Before you deploy a change, it must prove itself in a sandbox, both in terms of whether it breaks something and whether an adversary agent can compromise it, replacing the bottleneck of human analysis with the proof of safety. And you should deploy changes in stages, testing impact as you go. For years companies like Netflix have reconciled speed and safety by using canary analysis for staged change deployment.

None of these interventions are simple. [9] All will take attention, effort and time. But what is the alternative? Outsourcing might help, but it doesn’t remove the remediation burden at a stroke. Waiting for regulatory guidance (across dozens of jurisdictions and agencies) is uncertain and will likely take too much time. The age of security by obscurity is over. The cost of stasis may exceed the cost of change.

One-time programs are a lot easier than sustained cultural and organizational change

Less than a dozen years after Sputnik, Neil Armstrong and Buzz Aldrin explored the Sea of Tranquility. Ten more astronauts walked on the Moon in the next three years. Then, nothing. What poverty of the human spirit, what richness of bureaucratic incompetence caused us to tread on the moon and then retreat, without returning? Only this month has any human again transcended low Earth orbit?

Sputnik was a shock to the American educational system. By the 1980s, the National Science Foundation warned that Americans were in danger of scientific illiteracy. Shortly afterwards, the famous Nation at Risk report warned that post-Sputnik gains had wasted away. Not all the news is bad! American students have made large gains in fluid reasoning in recent decades -- and the dire standing of American students in global league tables may have more to do with compositional effects than school performance. But some of the news is really bad -- math scores have collapsed in the wake of Covid.

Just like a space program, the exploitation of AI in the enterprise is a generational project. Just like education reform, the ability of enterprise technology to use AI to build, run and protect systems is a foundational capability. Will your company move quickly enough to respond to the immediate challenge posed by AI-enabled cyberattacks? Will it sustain focus and attention over time to foster the capabilities to use AI not only to protect existing systems but to also make transformative leaps in business innovation, efficiency and resiliency?

Footnotes

[1] A great book. I read it every year in high school. The movie is pretty good too.

[2] Might I be evoking Arnold Toynbee’s theory of civilizational challenge and response here? Maybe.

[3] SQL is overwhelmingly the world’s most used declarative programming language. Perhaps its adoption provides the best historical parallel for spec-driven development. Replacing all the technical minutiae required for a query with a few SQL statements turned weeks’ worth of work into minutes.

[4] References not provided in order to protect the guilty.

[5] At first glance, you might ask: “How much does this matter for the enterprise? Once you get past the national security domain, how many attacks rely on zero-days?” More than you might think: a Mandiant analysis found that 70 percent of serious breaches they tracked involved a zero-day exploit.
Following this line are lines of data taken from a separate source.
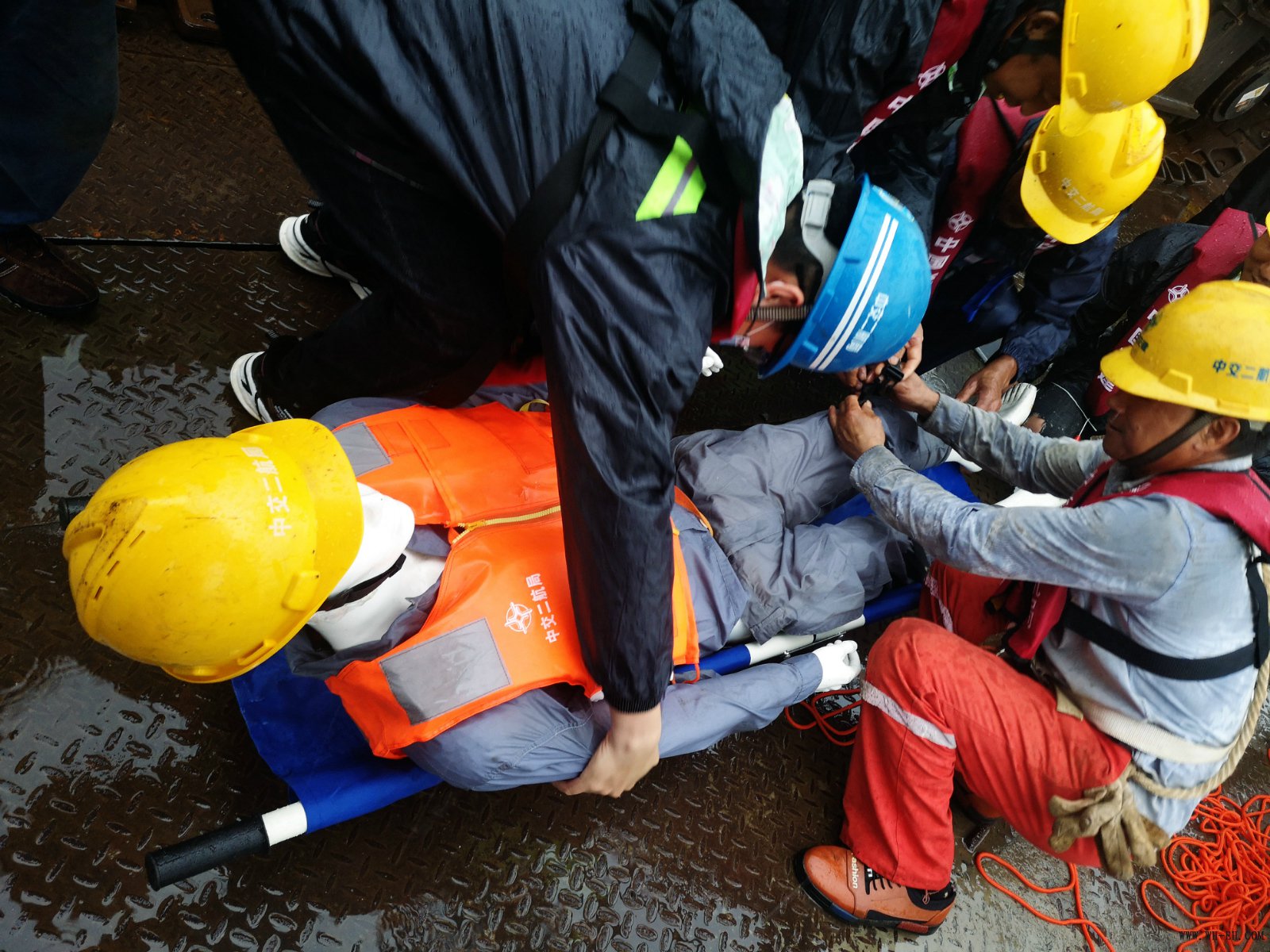 1xBET��Signup(�й�����)-�ٷ���վ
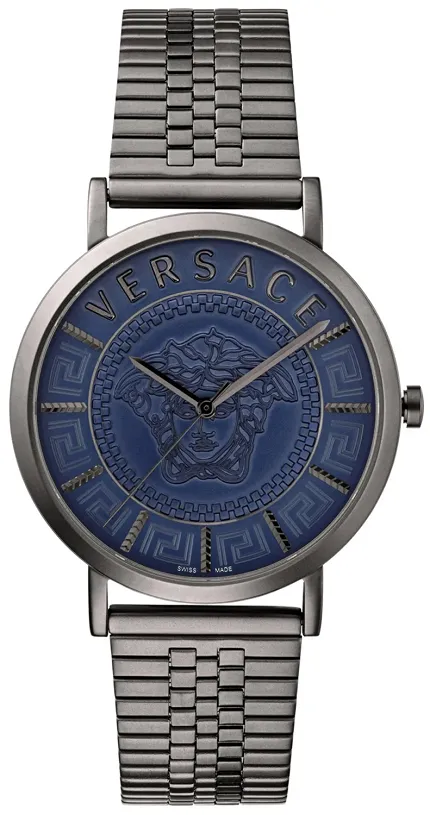Versace VEJ401021 - zdjęcie 1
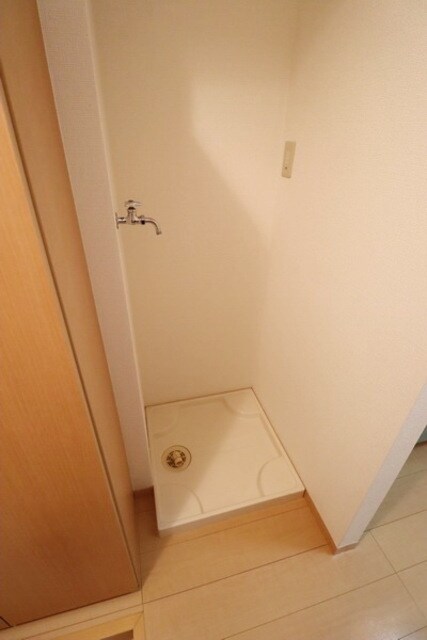 モナリエ平和台Iの物件内観写真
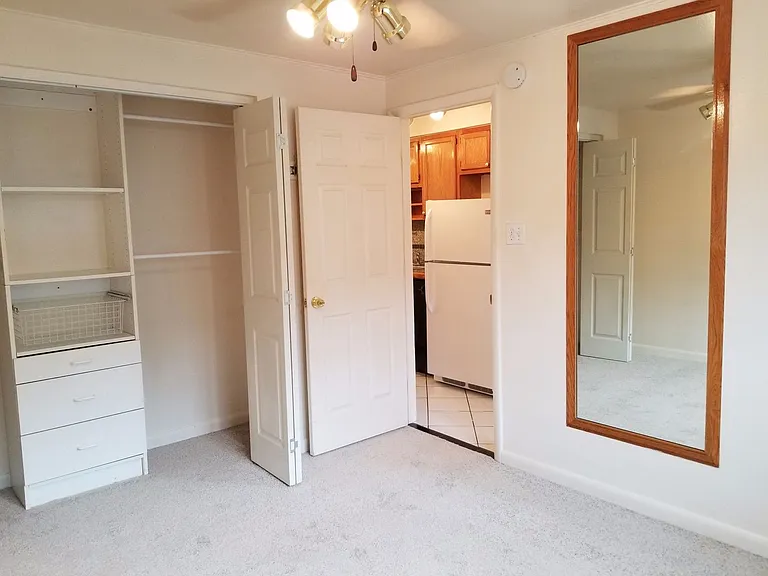 Park Mesa — Photo 132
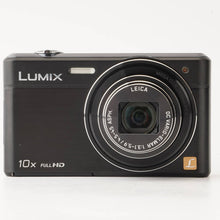 画像をギャラリービューアに読み込む, パナソニック Panasonic LUMIX DMC SZ9 ブラック コンパクトデジタルカメラ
And of course a capable agentic attacker could assemble a sophisticated campaign out of a series of n-day exploits.

[6] The global security and vulnerability management market will shortly grow to the USD 20 billion.

[7] Itself a billion-dollar market.

[8] Special thanks to my colleagues Rich Isenberg and Charlie Lewis on these topics.

[9] These changes will require coordination across the technology organization. The infrastructure team will likely have to build the living graph of the environment, with input from each application team. Your core architecture or engineering team will lead the transition to spec-driven development, but much of the work will fall on application teams—and on infrastructure teams as they move from configuring systems to automating services. Transforming change control and patch management will require collaboration across the developer toolchain, infrastructure, and cybersecurity teams.